# [THE TASK]
Among these entries, how many lines have the string "Zealand" in them? Only the number is needed.

# [INFORMATION SUPPLIED]
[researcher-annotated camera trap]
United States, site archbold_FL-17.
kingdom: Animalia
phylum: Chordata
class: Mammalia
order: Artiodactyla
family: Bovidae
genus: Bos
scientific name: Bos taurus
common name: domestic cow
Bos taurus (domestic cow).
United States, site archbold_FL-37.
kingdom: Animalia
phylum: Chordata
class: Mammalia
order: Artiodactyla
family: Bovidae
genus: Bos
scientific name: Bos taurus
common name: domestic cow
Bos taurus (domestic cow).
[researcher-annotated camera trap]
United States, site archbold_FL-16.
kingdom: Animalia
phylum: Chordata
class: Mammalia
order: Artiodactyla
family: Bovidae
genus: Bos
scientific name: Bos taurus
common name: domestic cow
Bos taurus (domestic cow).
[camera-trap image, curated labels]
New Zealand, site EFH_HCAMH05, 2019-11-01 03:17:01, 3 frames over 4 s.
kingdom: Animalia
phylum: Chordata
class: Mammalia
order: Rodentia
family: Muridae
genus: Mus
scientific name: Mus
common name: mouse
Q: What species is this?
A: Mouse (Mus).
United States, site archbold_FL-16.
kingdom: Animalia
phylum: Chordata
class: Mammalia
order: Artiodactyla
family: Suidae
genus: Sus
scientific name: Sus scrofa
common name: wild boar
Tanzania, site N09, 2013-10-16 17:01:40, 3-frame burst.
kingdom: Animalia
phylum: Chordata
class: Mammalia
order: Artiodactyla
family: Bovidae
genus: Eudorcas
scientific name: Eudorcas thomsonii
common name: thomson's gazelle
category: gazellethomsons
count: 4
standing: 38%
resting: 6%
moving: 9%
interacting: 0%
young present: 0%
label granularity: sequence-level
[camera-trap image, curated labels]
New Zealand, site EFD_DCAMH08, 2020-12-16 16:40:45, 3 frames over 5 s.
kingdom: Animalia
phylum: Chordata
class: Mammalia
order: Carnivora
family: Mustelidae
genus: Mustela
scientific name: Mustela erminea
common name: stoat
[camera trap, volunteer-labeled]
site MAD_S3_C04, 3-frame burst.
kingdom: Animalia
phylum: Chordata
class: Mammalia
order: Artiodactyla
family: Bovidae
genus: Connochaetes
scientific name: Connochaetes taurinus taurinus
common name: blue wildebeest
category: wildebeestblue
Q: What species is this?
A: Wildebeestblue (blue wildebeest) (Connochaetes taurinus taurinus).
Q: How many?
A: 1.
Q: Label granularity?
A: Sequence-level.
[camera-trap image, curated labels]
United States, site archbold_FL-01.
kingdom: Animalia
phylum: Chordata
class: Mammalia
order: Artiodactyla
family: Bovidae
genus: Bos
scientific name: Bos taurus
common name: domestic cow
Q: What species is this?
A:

# [RESPONSE FOR THIS EXERCISE]
2